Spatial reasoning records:
########
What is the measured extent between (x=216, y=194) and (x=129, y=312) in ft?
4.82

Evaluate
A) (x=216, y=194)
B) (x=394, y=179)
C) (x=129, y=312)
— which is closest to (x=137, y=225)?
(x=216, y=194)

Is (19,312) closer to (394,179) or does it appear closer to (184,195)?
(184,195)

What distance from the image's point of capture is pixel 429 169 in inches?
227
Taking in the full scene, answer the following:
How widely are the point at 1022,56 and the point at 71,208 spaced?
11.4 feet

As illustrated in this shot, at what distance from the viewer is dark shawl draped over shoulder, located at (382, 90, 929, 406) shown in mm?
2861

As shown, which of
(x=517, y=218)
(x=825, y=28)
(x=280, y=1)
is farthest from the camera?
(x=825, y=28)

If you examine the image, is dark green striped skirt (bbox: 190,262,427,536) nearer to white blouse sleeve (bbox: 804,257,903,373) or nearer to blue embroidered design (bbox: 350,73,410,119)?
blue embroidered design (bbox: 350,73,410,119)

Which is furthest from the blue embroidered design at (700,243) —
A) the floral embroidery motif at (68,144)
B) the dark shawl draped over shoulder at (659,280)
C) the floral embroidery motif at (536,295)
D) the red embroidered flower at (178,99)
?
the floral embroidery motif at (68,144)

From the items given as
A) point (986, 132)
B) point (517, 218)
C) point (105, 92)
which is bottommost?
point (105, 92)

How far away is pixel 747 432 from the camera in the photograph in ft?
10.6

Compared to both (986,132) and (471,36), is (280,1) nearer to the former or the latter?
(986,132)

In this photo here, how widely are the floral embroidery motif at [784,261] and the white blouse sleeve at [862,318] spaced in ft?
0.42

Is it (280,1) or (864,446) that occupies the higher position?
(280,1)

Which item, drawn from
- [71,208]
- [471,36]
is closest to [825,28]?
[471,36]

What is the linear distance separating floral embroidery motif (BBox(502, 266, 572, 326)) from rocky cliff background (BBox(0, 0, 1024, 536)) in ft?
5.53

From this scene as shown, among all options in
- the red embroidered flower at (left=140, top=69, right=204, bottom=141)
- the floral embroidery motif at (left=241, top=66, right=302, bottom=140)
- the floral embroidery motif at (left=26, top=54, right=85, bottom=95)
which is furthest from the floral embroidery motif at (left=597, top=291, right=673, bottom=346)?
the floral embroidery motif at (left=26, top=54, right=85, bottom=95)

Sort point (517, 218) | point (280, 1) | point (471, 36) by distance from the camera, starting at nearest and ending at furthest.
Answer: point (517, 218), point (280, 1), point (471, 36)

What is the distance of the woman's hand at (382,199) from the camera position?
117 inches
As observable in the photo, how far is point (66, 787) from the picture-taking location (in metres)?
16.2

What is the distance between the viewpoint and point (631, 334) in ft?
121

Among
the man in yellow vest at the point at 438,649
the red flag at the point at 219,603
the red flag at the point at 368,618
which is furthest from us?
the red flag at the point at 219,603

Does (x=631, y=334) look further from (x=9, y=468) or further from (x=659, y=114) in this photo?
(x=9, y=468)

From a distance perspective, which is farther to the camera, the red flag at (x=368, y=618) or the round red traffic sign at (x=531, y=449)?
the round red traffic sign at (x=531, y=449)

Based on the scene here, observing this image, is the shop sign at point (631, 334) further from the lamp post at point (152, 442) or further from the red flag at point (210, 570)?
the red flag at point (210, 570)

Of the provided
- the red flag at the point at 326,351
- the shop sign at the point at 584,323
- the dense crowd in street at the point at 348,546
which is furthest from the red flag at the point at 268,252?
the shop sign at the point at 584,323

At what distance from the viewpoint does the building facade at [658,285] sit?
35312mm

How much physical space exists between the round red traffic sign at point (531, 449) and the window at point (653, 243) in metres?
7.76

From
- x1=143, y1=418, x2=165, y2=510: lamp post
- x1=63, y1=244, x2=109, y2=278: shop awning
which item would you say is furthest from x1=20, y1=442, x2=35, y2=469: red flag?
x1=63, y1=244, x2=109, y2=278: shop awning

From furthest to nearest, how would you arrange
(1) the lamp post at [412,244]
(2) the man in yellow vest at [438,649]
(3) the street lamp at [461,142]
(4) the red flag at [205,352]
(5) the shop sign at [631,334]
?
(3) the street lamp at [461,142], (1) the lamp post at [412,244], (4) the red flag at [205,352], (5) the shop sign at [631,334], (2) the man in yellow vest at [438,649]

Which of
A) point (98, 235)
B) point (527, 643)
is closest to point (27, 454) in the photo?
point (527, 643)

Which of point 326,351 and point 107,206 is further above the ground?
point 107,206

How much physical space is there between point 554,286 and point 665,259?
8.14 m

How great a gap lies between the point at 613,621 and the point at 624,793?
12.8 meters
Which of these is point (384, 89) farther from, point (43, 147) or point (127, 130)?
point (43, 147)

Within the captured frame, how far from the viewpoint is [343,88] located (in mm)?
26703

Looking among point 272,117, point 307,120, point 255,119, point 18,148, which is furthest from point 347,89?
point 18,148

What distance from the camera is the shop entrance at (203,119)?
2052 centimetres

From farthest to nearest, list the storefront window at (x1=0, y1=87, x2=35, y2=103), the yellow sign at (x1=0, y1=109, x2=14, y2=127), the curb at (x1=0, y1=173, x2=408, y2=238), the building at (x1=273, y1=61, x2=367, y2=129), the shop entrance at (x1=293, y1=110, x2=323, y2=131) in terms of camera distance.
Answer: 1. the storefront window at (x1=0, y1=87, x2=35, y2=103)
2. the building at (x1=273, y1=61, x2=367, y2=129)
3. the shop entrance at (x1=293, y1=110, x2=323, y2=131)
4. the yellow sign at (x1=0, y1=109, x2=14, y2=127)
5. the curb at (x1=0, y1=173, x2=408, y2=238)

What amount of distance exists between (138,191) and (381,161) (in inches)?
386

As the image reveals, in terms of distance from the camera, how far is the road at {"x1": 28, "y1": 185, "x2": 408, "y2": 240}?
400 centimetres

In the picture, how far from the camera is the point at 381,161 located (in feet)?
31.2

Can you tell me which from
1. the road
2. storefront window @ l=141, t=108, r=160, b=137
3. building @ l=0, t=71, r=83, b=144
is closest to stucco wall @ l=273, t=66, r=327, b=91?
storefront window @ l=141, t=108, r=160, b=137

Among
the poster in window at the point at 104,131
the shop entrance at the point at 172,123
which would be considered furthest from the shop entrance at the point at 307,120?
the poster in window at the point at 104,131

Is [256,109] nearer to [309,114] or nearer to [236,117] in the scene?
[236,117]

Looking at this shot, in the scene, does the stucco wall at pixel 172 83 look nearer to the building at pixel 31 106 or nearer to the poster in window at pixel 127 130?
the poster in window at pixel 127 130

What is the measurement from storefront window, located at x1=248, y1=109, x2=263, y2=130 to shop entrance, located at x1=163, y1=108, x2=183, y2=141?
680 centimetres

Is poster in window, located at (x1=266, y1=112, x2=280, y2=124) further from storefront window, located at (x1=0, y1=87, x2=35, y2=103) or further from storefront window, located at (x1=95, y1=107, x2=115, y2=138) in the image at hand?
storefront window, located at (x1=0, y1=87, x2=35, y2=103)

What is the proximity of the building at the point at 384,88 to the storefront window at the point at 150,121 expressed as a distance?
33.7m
########
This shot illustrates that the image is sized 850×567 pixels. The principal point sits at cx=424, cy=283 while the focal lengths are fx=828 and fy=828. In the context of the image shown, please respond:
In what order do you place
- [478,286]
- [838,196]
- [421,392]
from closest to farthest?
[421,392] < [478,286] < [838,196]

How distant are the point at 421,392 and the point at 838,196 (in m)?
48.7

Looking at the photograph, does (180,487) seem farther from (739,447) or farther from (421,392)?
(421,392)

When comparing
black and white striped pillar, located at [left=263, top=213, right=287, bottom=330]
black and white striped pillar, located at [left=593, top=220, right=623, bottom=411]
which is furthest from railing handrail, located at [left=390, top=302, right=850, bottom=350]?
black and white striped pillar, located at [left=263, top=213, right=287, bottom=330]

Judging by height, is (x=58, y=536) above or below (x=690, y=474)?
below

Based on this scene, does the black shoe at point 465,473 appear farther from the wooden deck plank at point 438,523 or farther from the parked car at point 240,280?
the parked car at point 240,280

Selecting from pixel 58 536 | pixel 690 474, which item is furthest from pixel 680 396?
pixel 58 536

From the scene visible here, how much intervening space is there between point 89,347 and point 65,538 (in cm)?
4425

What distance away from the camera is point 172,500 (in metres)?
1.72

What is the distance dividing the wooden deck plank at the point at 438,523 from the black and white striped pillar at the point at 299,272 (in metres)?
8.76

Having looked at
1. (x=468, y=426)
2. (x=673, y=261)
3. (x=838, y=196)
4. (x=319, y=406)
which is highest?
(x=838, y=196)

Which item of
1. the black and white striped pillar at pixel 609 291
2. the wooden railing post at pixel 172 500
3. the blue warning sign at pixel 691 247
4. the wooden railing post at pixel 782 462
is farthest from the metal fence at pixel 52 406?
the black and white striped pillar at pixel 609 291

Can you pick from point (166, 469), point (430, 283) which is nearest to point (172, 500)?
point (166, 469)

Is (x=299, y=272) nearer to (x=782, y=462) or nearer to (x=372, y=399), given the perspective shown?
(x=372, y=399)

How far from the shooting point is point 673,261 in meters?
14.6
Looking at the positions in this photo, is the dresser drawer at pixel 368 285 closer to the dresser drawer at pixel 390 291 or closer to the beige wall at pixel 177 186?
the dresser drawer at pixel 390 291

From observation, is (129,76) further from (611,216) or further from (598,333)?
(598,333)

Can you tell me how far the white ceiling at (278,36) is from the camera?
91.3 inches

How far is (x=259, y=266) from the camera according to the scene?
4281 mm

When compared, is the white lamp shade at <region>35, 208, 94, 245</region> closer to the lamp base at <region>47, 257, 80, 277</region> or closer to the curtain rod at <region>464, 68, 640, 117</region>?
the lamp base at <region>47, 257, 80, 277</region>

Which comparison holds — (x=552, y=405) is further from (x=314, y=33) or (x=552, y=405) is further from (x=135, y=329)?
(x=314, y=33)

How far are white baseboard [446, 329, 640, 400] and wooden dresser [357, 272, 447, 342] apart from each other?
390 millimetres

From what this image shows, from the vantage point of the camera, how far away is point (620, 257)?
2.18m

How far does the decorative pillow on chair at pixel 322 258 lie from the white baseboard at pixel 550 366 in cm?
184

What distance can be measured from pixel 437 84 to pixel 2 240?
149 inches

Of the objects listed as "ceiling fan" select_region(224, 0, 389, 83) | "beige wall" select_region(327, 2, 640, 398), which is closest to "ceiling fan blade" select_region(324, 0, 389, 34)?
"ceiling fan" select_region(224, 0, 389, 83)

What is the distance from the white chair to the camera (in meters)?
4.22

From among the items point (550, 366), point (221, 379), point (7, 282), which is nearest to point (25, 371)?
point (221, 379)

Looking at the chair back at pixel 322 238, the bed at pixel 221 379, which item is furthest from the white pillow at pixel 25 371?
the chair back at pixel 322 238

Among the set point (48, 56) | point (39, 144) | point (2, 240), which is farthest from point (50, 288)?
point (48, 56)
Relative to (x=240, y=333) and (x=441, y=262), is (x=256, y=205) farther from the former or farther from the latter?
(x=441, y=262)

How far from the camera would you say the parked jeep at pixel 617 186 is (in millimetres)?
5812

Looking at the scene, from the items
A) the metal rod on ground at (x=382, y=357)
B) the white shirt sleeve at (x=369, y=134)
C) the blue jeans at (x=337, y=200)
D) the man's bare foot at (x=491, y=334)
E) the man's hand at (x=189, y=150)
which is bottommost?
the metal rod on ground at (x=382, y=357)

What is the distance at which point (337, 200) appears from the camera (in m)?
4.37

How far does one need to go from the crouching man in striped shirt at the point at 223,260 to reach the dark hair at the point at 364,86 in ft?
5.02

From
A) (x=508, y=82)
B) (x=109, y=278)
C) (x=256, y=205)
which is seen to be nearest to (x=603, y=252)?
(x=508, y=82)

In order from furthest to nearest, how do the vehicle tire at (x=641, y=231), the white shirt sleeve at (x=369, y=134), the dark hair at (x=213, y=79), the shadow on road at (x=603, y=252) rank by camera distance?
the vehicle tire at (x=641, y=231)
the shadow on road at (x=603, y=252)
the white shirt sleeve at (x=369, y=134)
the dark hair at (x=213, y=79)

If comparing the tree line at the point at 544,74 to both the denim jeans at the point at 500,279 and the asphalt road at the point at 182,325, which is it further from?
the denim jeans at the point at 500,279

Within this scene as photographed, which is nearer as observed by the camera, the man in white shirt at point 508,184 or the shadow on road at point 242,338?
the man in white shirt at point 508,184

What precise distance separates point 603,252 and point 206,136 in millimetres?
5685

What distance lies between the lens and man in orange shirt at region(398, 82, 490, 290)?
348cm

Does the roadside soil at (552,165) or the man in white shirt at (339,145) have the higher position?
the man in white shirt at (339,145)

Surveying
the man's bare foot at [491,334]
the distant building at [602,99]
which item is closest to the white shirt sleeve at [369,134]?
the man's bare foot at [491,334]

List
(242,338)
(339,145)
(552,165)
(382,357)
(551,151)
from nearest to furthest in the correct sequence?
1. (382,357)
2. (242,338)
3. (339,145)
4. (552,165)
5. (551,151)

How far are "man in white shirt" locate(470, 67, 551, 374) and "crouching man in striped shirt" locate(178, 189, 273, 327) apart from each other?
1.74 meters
########
# Short task
Collect every line of the items above that contains the string "denim", and copy each one in full. Case counts.

# Finished task
If comparing the tree line at the point at 544,74 to both the denim jeans at the point at 500,279 and the asphalt road at the point at 182,325, which is it further from?
the denim jeans at the point at 500,279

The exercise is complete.